▶ **Recorded data**:
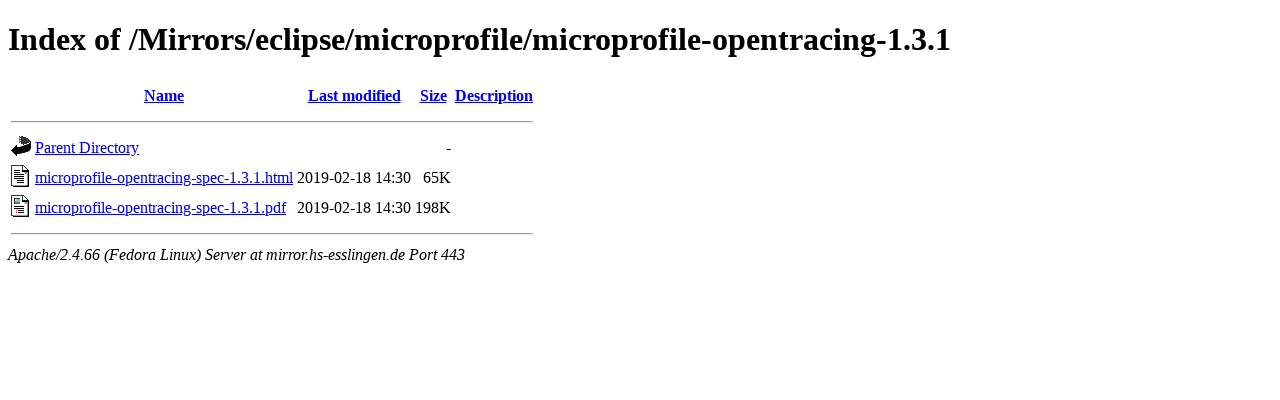

--- FILE ---
content_type: text/html;charset=UTF-8
request_url: https://mirror.hs-esslingen.de/Mirrors/eclipse/microprofile/microprofile-opentracing-1.3.1/?C=M;O=A
body_size: 1373
content:
<!DOCTYPE HTML PUBLIC "-//W3C//DTD HTML 4.01//EN" "http://www.w3.org/TR/html4/strict.dtd">
<html>
 <head>
  <title>Index of /Mirrors/eclipse/microprofile/microprofile-opentracing-1.3.1</title>
 </head>
 <body>
<h1>Index of /Mirrors/eclipse/microprofile/microprofile-opentracing-1.3.1</h1>
  <table>
   <tr><th valign="top"><img src="/icons/blank.gif" alt="[ICO]"></th><th><a href="?C=N;O=A">Name</a></th><th><a href="?C=M;O=D">Last modified</a></th><th><a href="?C=S;O=A">Size</a></th><th><a href="?C=D;O=A">Description</a></th></tr>
   <tr><th colspan="5"><hr></th></tr>
<tr><td valign="top"><img src="/icons/back.gif" alt="[PARENTDIR]"></td><td><a href="/Mirrors/eclipse/microprofile/">Parent Directory</a></td><td>&nbsp;</td><td align="right">  - </td><td>&nbsp;</td></tr>
<tr><td valign="top"><img src="/icons/text.gif" alt="[TXT]"></td><td><a href="microprofile-opentracing-spec-1.3.1.html">microprofile-opentracing-spec-1.3.1.html</a></td><td align="right">2019-02-18 14:30  </td><td align="right"> 65K</td><td>&nbsp;</td></tr>
<tr><td valign="top"><img src="/icons/layout.gif" alt="[   ]"></td><td><a href="microprofile-opentracing-spec-1.3.1.pdf">microprofile-opentracing-spec-1.3.1.pdf</a></td><td align="right">2019-02-18 14:30  </td><td align="right">198K</td><td>&nbsp;</td></tr>
   <tr><th colspan="5"><hr></th></tr>
</table>
<address>Apache/2.4.66 (Fedora Linux) Server at mirror.hs-esslingen.de Port 443</address>
</body></html>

▶ **To do**: Please provide a faithful transcription of all the data, pictures excluded.

▶ **Solution to the problem**:
--- FILE ---
content_type: text/html;charset=UTF-8
request_url: https://mirror.hs-esslingen.de/Mirrors/eclipse/microprofile/microprofile-opentracing-1.3.1/?C=M;O=A
body_size: 1373
content:
<!DOCTYPE HTML PUBLIC "-//W3C//DTD HTML 4.01//EN" "http://www.w3.org/TR/html4/strict.dtd">
<html>
 <head>
  <title>Index of /Mirrors/eclipse/microprofile/microprofile-opentracing-1.3.1</title>
 </head>
 <body>
<h1>Index of /Mirrors/eclipse/microprofile/microprofile-opentracing-1.3.1</h1>
  <table>
   <tr><th valign="top"><img src="/icons/blank.gif" alt="[ICO]"></th><th><a href="?C=N;O=A">Name</a></th><th><a href="?C=M;O=D">Last modified</a></th><th><a href="?C=S;O=A">Size</a></th><th><a href="?C=D;O=A">Description</a></th></tr>
   <tr><th colspan="5"><hr></th></tr>
<tr><td valign="top"><img src="/icons/back.gif" alt="[PARENTDIR]"></td><td><a href="/Mirrors/eclipse/microprofile/">Parent Directory</a></td><td>&nbsp;</td><td align="right">  - </td><td>&nbsp;</td></tr>
<tr><td valign="top"><img src="/icons/text.gif" alt="[TXT]"></td><td><a href="microprofile-opentracing-spec-1.3.1.html">microprofile-opentracing-spec-1.3.1.html</a></td><td align="right">2019-02-18 14:30  </td><td align="right"> 65K</td><td>&nbsp;</td></tr>
<tr><td valign="top"><img src="/icons/layout.gif" alt="[   ]"></td><td><a href="microprofile-opentracing-spec-1.3.1.pdf">microprofile-opentracing-spec-1.3.1.pdf</a></td><td align="right">2019-02-18 14:30  </td><td align="right">198K</td><td>&nbsp;</td></tr>
   <tr><th colspan="5"><hr></th></tr>
</table>
<address>Apache/2.4.66 (Fedora Linux) Server at mirror.hs-esslingen.de Port 443</address>
</body></html>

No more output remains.